My sister had a baby shower for me this weekend and most people contributed towards a group gift of a short-term housecleaning service. My sister coordinated, so I don't know how much anyone gave, but my sister mentioned that my neighbor had been "very generous." I am wondering what that means... $50? $75? $100? Yikes. I suspect most other people gave $30 or so. That's what I would have done.

It makes me uncomfortable to think of one person contributing so much to the gift. I realize others may think the giver did what they wanted, and I hope that's the case. But I worry that it's not. Any advice?

lisams
04-01-2008, 01:09 AM
I think all you can do is graciously accept their generosity and follow up with words of appreciation. It makes people feel good to give, and some people are able to give more than others.

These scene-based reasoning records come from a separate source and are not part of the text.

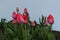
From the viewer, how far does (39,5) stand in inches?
90.0

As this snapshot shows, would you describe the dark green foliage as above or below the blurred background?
below

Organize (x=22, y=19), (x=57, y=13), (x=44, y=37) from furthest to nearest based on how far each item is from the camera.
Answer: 1. (x=57, y=13)
2. (x=44, y=37)
3. (x=22, y=19)

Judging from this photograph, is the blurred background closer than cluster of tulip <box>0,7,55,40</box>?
No

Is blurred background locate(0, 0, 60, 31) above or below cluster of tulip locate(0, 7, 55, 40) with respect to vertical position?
above

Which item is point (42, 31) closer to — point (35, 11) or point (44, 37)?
point (44, 37)

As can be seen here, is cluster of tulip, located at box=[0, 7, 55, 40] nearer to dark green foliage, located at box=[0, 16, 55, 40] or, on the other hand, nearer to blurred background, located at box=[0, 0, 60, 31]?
dark green foliage, located at box=[0, 16, 55, 40]

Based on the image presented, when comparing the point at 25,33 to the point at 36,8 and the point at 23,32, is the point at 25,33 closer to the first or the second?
the point at 23,32

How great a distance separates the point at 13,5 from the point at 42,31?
1.08 metres

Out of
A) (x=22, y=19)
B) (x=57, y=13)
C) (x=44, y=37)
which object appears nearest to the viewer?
(x=22, y=19)

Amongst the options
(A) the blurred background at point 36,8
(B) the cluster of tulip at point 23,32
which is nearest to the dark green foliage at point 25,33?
(B) the cluster of tulip at point 23,32

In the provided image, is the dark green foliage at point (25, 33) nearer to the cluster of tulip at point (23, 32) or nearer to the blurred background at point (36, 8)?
the cluster of tulip at point (23, 32)

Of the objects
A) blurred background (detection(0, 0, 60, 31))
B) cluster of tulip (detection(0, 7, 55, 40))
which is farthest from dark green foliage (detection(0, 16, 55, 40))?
blurred background (detection(0, 0, 60, 31))

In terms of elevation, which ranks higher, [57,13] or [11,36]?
[57,13]

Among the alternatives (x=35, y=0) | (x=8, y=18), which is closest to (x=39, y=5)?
(x=35, y=0)
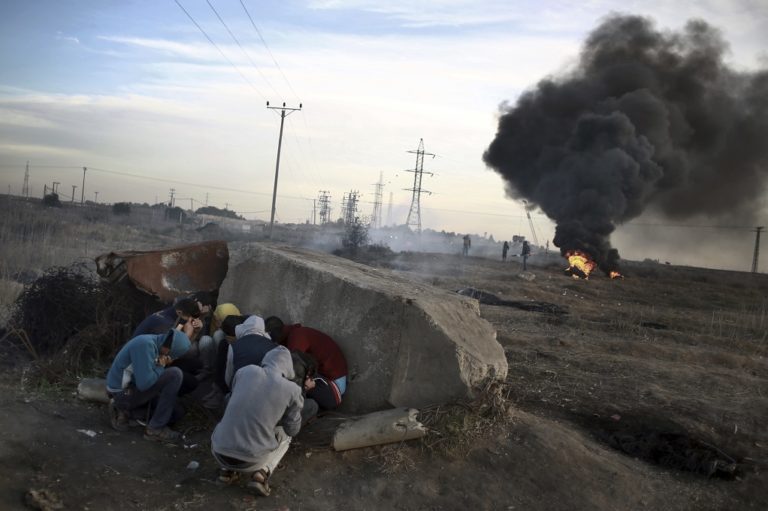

Enjoy the housecleaning service, that sounds heavenly!

AbbysMom
04-01-2008, 06:53 AM
I've very recently begun to have the attitude, especially with relatives, that what others give you is a reflection on what they can give and I'm trying to make sure I base my gifts on what I can give (and not try to equal their gift). So if someone gives me a disproportionate gift, I just take it that they have a bigger budget. if I had a bigger budget, I'd give that amount too. So no worries if I don't.
I do understand your concern when it comes to group gifts that one person is sometimes left holding the bag if the rest of the group has contributed too little. But usually that falls to the person collecting the money which would be your sister so I would assume that was not the case here.

Wife_and_mommy
04-01-2008, 07:57 AM
I've very recently begun to have the attitude, especially with relatives, that what others give you is a reflection on what they can give and I'm trying to make sure I base my gifts on what I can give (and not try to equal their gift). So if someone gives me a disproportionate gift, I just take it that they have a bigger budget. if I had a bigger budget, I'd give that amount too. So no worries if I don't.
I do understand your concern when it comes to group gifts that one person is sometimes left holding the bag if the rest of the group has contributed too little. But usually that falls to the person collecting the money which would be your sister so I would assume that was not the case here.

:yeahthat: Don't sweat it and try to enjoy the blessing. :cheerleader1:

KBecks
04-01-2008, 08:58 AM
Don't worry about it. It's not your responsibility for what people gave you. Just thank the givers and enjoy.

tmarie
04-01-2008, 09:15 AM
I agree with PPs. When I had dd I was struck by how generous some people were, even people who didn't know us well. For example, the wife of one of my dh's colleagues, who we don't even know, sent us a $100 gift from Tiffany's. Everyone has a different sense of what is appropriate to spend. I am totally guilty of overbuying/spending when it comes to baby shower gifts. It shouldn't make you uncomfortable. I'm sure your generous neighbor didn't give more than she could afford or is comfortable with. Enjoy the cleaning service...that is a fabulous gift! :)

Tmarie
dd#1 5/05
dd#2 7/08

lizajane
04-01-2008, 09:17 AM
there is no reason to feel guilty about a gift that someone choose to give. they knew that you wouldn't know the amount of their gift, yet they choose to be generous on their own. i would thank them the same way you thank everyone else who contributed. with gratitude!

seriously- i really enjoy giving gifts and helping others. when i have more than someone else, i am really overjoyed to do what i can. i am sure it brought your neighbor joy, so just let them be happy to do something for you!!

JillSP
04-01-2008, 09:32 AM
Accept the gift graciously and pay it forward.

american_mama
04-01-2008, 11:41 AM
Thanks for the perspective, guys. I come from a family that shares a low key approach to gift-giving, which makes for common agreement about what is done at Christmases, birthdays, etc. When someone splurges, you know they really wanted to and it's easy to accept. It's harder with someone outside of family, but I'll try to take the same attitude towards my neighbor.